Among the worst cases that we’ve represented for loan fraud has been for a business loan with a small enterprise. The company was modest when it applied and has been approved for the loan, together with the payments being a reasonable rate to start with. The issue has been lots of the illegal clauses in the contract regarding asset and stock seizure.
Like the prior business owner from a few posts ago, this business owner had already established their company marginally. While it wasn’t a huge business, it had proof of affordability for the loan itself, and the application process had gone through a strict check. So, the business was always likely to be more affordable for the lender, with repayment expected.
Unfortunately, among those provisions inside the contract was that if a repayment had come late, or the company owner asks for the option to drive a repayment date back by a month or 2, then the loan company had the right to grab the inventory of the company up into the value of their repayment for that month.
Hence, the loan repayment clause was very unprofessional.
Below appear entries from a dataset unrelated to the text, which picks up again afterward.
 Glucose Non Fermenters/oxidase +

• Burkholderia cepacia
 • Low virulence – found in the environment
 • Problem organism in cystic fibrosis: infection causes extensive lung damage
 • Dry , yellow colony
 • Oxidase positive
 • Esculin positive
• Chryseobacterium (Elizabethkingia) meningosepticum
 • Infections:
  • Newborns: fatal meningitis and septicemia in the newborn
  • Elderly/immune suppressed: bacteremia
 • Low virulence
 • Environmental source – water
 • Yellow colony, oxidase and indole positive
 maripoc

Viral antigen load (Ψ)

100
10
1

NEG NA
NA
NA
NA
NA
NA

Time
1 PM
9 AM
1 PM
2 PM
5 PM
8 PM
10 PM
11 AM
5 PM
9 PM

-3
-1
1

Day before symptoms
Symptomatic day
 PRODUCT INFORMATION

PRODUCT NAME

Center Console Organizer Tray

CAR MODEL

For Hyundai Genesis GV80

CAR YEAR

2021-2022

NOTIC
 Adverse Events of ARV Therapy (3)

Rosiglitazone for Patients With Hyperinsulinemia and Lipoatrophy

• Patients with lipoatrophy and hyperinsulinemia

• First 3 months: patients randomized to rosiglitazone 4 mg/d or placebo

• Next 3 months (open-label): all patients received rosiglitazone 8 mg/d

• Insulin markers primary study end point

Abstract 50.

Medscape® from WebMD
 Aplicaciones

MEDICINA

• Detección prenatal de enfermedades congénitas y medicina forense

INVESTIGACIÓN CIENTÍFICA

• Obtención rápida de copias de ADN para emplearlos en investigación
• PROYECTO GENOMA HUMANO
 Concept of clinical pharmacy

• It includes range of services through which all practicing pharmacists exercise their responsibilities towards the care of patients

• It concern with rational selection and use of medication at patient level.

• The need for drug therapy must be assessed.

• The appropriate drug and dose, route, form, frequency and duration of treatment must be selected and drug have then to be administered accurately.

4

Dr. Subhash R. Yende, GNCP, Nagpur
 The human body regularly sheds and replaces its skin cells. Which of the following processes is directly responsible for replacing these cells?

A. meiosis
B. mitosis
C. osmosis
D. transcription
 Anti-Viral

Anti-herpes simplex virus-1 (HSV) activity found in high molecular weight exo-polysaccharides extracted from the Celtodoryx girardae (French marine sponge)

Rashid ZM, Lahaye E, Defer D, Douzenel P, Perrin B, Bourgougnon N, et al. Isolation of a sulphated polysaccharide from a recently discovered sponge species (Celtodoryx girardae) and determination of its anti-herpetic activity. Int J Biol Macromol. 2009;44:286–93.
If a company owner asks an additional month or two to get a repayment due to financial difficulties or stock not selling fast enough, to punish them by accepting the inventory that they would have used to generate the repayment profit at cost is indeed detrimental it takes weeks of repayment gains from this corporation.
Regrettably, there’s a second reason they had done this. Knowing that the company would then struggle to make a profit another month, they continued this cycle of talking inventory at cost until the business was no longer workable. While we sued for the fiscal price, we could not do anything about the business owners’ reputation.
Real Estate Attorney Houston is a firm that helped significantly with the asset side of this dispute.